Bill Clinton refilled the tank, and bought us a strong pickup truck by raising taxes on those who could afford it. Helped by a boom in technology and the internet, he balanced the budget and began paying off the debt. And then along came George W. Bush. He came to office facing a small bumpy patch created by the bursting of the tech bubble, and steered the economy onto a side road, invited his friends to strip it with tax cuts for all, mostly the wealthy. He re-fit it as a military vehicle funding the Afghanistan and Iraq wars with deficit spending. At the same time, he weakened regulators and regulations.
He crashed the economy, and it would have been totaled in the form of another Great Depression had he not taken the now nearly crippled vehicle into the shop for repairs in the form of emergency loans to banks and other financial institutions.

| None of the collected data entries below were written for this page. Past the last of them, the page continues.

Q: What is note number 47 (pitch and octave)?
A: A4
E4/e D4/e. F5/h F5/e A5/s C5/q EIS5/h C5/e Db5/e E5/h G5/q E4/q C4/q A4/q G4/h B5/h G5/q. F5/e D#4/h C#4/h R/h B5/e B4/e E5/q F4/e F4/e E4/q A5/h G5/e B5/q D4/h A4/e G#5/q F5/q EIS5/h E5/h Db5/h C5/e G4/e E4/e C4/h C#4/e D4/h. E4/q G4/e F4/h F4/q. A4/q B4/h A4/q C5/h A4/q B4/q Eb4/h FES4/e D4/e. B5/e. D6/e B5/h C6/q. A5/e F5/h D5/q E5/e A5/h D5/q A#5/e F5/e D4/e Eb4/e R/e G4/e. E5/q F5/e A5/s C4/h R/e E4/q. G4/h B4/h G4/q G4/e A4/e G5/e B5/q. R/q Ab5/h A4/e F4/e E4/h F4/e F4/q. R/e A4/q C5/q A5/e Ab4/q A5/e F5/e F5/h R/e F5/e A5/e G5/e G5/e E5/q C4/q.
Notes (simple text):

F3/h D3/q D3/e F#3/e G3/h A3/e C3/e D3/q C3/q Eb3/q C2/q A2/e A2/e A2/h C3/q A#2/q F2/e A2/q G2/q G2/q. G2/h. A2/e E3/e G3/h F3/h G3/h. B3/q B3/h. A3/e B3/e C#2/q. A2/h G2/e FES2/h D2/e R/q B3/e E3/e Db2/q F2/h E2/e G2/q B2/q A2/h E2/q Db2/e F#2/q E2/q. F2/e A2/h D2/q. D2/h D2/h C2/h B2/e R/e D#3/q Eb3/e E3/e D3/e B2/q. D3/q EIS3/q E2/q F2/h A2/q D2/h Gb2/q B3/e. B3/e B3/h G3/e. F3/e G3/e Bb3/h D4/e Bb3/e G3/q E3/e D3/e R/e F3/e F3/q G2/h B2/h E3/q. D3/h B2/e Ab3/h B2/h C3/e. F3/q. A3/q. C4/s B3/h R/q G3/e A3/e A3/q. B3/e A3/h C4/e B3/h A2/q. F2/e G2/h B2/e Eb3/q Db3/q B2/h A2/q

When President Obama came to pick it up, the repairs had barely begun to fix the wreck. Early estimates did not account for the full damage. Credit was frozen, employment and tax revenues were down while the deficit was up. Business and consumer confidence was shattered. Spending stalled. Housing prices were sinking while foreclosures rose.

He got it fixed enough to get back and forth every day, returning to the shop each night, borrowing stimulus spending for repairs and passing it to local and state governments to keep their teachers and policemen employed, to fix roads and bridges and to supply unemployment insurance. He lent money to auto companies so they could get back on their feet and help with the repairs.

In 2010, John Boehner took over management of the garage and said Obama's debt was too high, and he'd have to cut back on plans for further repairs. Then, as Obama was getting gas one day, a gang of  tea party teenagers threatened to hijack the car and refuse to raise the debt ceiling. They grabbed his credit card, insisting, "You'll have to give up health insurance and take money out of the retirement account. No asking your rich friends to pony up either." He promised to save some money by spending less on his kid's textbooks and a few other things, and they reluctantly released him.

Now, if you haven't been "driven crazy" by my metaphors, here's what we need to do. Obama has acknowledged this junker inherited from Bush is not worth fixing. He's proposed the American Jobs Act, a short-term rental, until we trade in for a new, more efficient hybrid four-wheel drive.

The drive wheels have to be a mix of industry, good education, a more equitable tax system, and energy and regulatory policies that will carry us into the future. We have to make it run more efficiently and give up a few luxury features we've enjoyed.

Some will grouse about spending the money for this new rig, but it will be more dependable getting us where we need to go. If we hit a slick spot or slide in a ditch, it could get us out again. We have always paid our debts, and we'll pay this one off, too. It just might take us a little longer.